- ÉNONCÉ 1
Présentez sous forme de tableau Markdown tout ce qui va de la ligne contenant « Does air conditioning » jusqu’à la fin des enregistrements, bornes incluses, sans les lignes vides. Utilisez les colonnes « Numéro » et « Ligne d’enregistrement ».

- TEXTE DE LECTURE
============================================================

La Shoah c’est avant tout la déportation. Il faut donc parler avant tout de celles qui ont péri. J’ai établi le Mémorial de la déportation des juifs de France, il y a plus de vingt cinq ans, et pu noté (les chiffres n’ont pas changé) qu’il y avait environ 43 000 hommes et 32 000 femmes déportés de France en y incluant les 6700 enfants qui se trouvent répartis dans les deux catégories. Je peux parler aussi de l’année 1942, l’année terrible en France au cours de laquelle 43 000 juifs furent déportés en six mois ce qui est tout à fait considérable . En Onze semaines 33 000 juifs furent déportés.
Sur 75 000 déportés, il y a eu 1800 hommes (4,2%) et 900 femmes (2,5%) qui ont survécu. On constate déjà qu’il y a un premier déséquilibre : plus d’hommes que de femmes ont survécu. Mais la différence est encore plus évidente quand on compare les chiffres de 1942 donc de cette année terrible : en 1942, 24 000 hommes ont été déportés et 18 000 femmes.

============================================================

- DONNÉES FOURNIES
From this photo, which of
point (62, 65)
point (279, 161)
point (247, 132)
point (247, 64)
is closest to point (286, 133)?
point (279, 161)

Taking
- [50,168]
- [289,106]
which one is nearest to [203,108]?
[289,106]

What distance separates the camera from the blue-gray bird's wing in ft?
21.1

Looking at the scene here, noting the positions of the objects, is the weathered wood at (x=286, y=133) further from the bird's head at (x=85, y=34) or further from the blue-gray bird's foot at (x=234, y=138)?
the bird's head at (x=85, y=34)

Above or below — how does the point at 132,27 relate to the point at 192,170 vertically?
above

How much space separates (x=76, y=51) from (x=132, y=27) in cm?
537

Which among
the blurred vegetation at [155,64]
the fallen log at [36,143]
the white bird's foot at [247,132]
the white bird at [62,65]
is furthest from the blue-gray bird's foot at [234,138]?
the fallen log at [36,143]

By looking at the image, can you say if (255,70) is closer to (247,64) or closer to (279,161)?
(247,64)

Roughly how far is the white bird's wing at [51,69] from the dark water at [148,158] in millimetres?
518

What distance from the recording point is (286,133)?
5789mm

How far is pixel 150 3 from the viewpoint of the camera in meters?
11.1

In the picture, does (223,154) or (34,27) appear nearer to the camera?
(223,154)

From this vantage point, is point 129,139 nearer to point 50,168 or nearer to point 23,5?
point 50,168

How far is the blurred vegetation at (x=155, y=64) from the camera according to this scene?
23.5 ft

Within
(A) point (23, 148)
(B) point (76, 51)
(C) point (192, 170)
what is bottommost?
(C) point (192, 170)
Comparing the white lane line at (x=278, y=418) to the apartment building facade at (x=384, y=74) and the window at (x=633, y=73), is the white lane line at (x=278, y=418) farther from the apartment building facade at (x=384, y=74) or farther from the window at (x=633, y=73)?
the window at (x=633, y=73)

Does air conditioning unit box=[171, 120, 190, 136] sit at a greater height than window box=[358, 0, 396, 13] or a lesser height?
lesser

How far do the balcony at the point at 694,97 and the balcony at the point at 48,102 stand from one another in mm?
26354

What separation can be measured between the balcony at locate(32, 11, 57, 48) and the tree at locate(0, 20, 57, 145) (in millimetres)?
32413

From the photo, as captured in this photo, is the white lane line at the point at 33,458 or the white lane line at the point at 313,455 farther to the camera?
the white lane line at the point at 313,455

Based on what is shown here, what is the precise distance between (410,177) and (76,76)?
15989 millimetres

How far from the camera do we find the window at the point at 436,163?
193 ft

============================================================

- ÉNONCÉ 2
Recopiez le passage du texte sur la déportation qui va de « La Shoah c’est » jusqu’à « juifs furent déportés. », en remplaçant « considérable » par « énorme ».

- CORRIGÉ 1
| Numéro | Ligne d’enregistrement |
|---|---|
| 1 | Does air conditioning unit box=[171, 120, 190, 136] sit at a greater height than window box=[358, 0, 396, 13] or a lesser height? |
| 2 | lesser |
| 3 | How far do the balcony at the point at 694,97 and the balcony at the point at 48,102 stand from one another in mm? |
| 4 | 26354 |
| 5 | What separation can be measured between the balcony at locate(32, 11, 57, 48) and the tree at locate(0, 20, 57, 145) (in millimetres)? |
| 6 | 32413 |
| 7 | From the photo, as captured in this photo, is the white lane line at the point at 33,458 or the white lane line at the point at 313,455 farther to the camera? |
| 8 | the white lane line at the point at 313,455 |
| 9 | Based on what is shown here, what is the precise distance between (410,177) and (76,76)? |
| 10 | 15989 millimetres |
| 11 | How far from the camera do we find the window at the point at 436,163? |
| 12 | 193 ft |

- CORRIGÉ 2
La Shoah c’est avant tout la déportation. Il faut donc parler avant tout de celles qui ont péri. J’ai établi le Mémorial de la déportation des juifs de France, il y a plus de vingt cinq ans, et pu noté (les chiffres n’ont pas changé) qu’il y avait environ 43 000 hommes et 32 000 femmes déportés de France en y incluant les 6700 enfants qui se trouvent répartis dans les deux catégories. Je peux parler aussi de l’année 1942, l’année terrible en France au cours de laquelle 43 000 juifs furent déportés en six mois ce qui est tout à fait énorme . En Onze semaines 33 000 juifs furent déportés.